**Study text**
┄┄┄┄┄┄┄┄┄┄

Why it’s a marriage made in heaven
Shortly before the March 30 local elections, a group of young, angry men in Recep Tayyip Erdoğan’s native Rize gathered a demonstration to show their eternal support for the prime minister. They wore shrouds to illustrate both that their support for Mr. Erdoğan would be “till death” and that they attributed divine qualities to him. That colorful support also appeared at the ballot box, as two-thirds of the town voted for Mr. Erdoğan’s party on March 30.
One of the men in shrouds was Kadem Fener, a local tea shop owner who had decorated his shop with big posters of Mr. Erdoğan and a flag that he says “symbolizes Islam.” All that was typically Turkish, hence no news value, until Mr. Fener appeared in newspapers about 10 days ago. His shop was illegal and the municipality had decided to bulldoze it.

┄┄┄┄┄┄┄┄┄┄

**Supplied information**
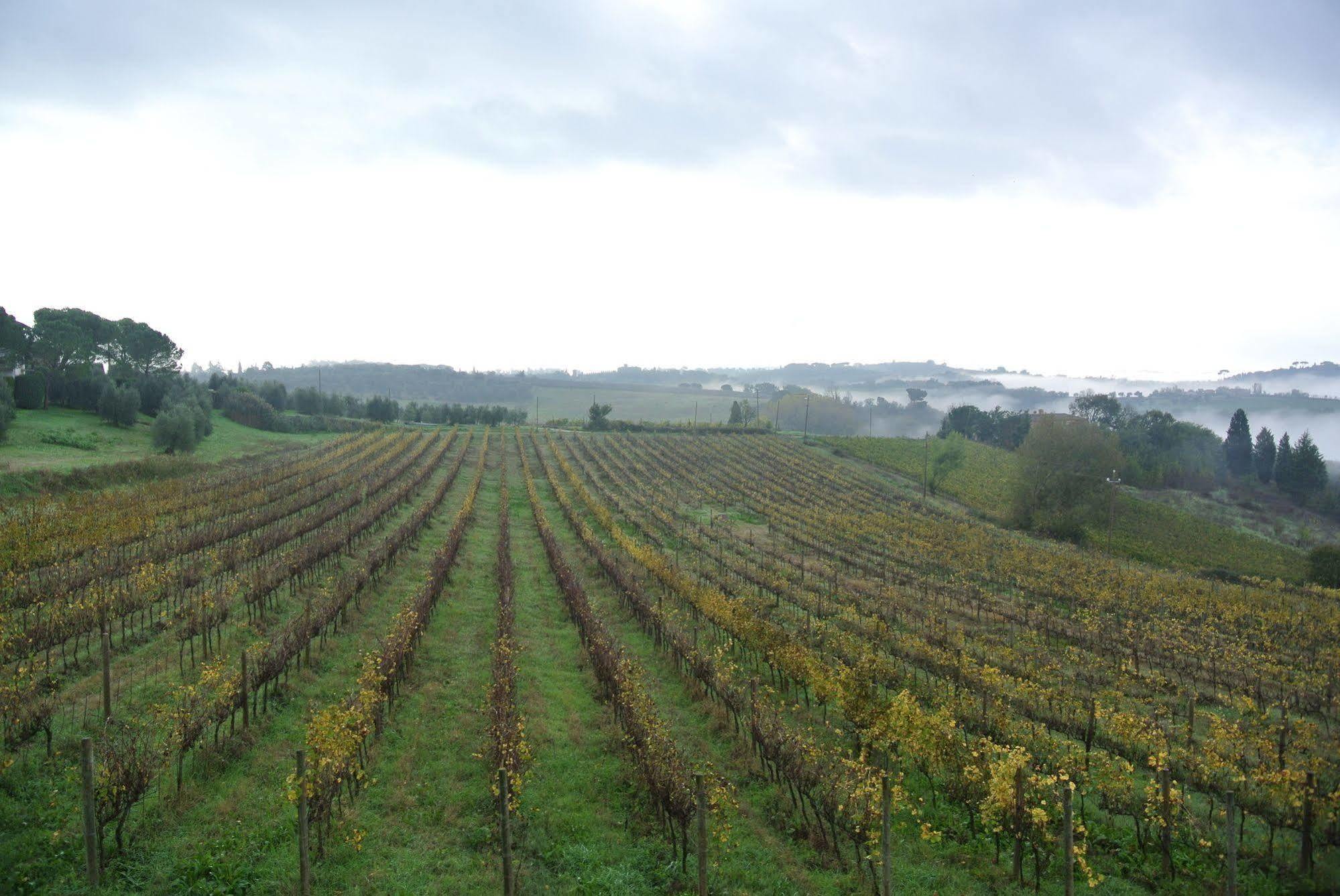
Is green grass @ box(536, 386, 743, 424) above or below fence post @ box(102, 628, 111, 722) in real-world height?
above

┄┄┄┄┄┄┄┄┄┄

**Actions to take**
(1) Answer these questions about the passage on Erdoğan's supporters in Rize:
(a) On what date were the local elections held?
(b) What did the young men wear at their demonstration?
(c) What had the municipality decided to do with Kadem Fener's tea shop?
(2) Carry on the passage about Erdoğan's supporters in Rize from its final sentence.

**Responses to the tasks**
(1)
(a) March 30.
(b) Shrouds.
(c) Bulldoze it.

(2)
A furious Mr. Fener resisted and made a scene: “How dare you do this to a man who supported our prime minister in a shroud?” Good question. And he asked a better one: “Who is the state above the state that dares to do this to a place decorated with the prime minister’s posters and the flag of Islam?” This reminded me of a Turkish defendant, a few years earlier, at a high crime court who, when asked by the judge to defend himself, stated: “I come from a very religious family. My sister wears an Islamic headscarf.” It was a very to-the-point defense.
I personally have known dozens of Turks who pretended to look pious in the hope that the ruling pious would grant them contracts, jobs with fat salaries or promotion, including “drunkards,” as the man for whom they vote often call their lifestyle. I have known Turks who vote for the same man, who say they must vote for him for a better life, and then curse at him at dinner tables full of sinful substance. Such is the unnamed Islamic pyramid scheme that the Turks have built with their Islamic rulers over the past dozen years.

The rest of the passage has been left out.